▶ **Stated problem**: Please rewrite the material from the line containing "How great a" through the end, swapping "dark jacket" for "black jacket" and leaving everything else unchanged.

▶ **Listed records**:
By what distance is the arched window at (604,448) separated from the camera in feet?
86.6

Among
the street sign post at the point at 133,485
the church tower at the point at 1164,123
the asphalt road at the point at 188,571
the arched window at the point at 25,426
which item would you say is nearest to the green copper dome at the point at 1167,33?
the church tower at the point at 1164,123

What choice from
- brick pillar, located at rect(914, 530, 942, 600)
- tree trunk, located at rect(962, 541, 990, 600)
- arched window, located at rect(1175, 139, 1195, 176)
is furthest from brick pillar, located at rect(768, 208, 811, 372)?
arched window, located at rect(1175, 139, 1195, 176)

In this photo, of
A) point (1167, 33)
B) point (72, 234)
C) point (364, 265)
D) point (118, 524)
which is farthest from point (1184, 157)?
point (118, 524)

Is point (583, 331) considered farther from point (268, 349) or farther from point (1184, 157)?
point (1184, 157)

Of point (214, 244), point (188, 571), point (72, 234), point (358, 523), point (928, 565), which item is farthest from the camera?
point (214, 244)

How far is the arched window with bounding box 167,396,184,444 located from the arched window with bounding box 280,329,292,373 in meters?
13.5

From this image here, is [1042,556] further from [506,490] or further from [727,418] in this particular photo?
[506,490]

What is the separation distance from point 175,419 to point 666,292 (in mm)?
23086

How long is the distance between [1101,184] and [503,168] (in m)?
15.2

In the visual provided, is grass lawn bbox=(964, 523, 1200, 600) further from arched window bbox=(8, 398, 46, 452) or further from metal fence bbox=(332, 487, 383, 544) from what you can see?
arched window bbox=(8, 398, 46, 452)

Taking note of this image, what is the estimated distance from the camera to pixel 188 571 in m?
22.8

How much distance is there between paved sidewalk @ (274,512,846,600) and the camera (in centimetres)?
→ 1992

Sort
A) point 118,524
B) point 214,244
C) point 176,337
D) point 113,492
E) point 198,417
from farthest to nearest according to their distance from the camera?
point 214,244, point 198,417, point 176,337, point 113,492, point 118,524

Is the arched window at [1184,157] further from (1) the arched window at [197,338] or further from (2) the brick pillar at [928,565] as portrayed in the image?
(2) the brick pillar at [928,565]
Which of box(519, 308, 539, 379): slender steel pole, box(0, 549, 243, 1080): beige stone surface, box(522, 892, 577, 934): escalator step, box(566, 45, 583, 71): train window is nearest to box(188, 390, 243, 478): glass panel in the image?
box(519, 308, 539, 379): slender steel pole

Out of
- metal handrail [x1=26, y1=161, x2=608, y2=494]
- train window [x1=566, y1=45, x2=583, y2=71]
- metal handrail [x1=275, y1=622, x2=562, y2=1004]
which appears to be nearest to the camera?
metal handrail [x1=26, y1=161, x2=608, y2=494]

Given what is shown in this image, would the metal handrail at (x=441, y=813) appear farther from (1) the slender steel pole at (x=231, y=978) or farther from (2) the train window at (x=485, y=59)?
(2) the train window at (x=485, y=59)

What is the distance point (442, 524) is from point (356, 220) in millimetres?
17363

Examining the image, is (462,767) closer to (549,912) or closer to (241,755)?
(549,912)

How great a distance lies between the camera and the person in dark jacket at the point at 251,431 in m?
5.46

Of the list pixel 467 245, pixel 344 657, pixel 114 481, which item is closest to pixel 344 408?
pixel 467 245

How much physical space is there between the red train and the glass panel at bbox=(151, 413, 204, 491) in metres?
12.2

▶ **Exercise result**:
How great a distance lies between the camera and the person in black jacket at the point at 251,431 in m?
5.46

Of the list pixel 467 245, pixel 344 657, pixel 114 481, which item is closest to pixel 344 408?
pixel 467 245

How much physical space is there between the red train and the glass panel at bbox=(151, 413, 204, 491) in metres?
12.2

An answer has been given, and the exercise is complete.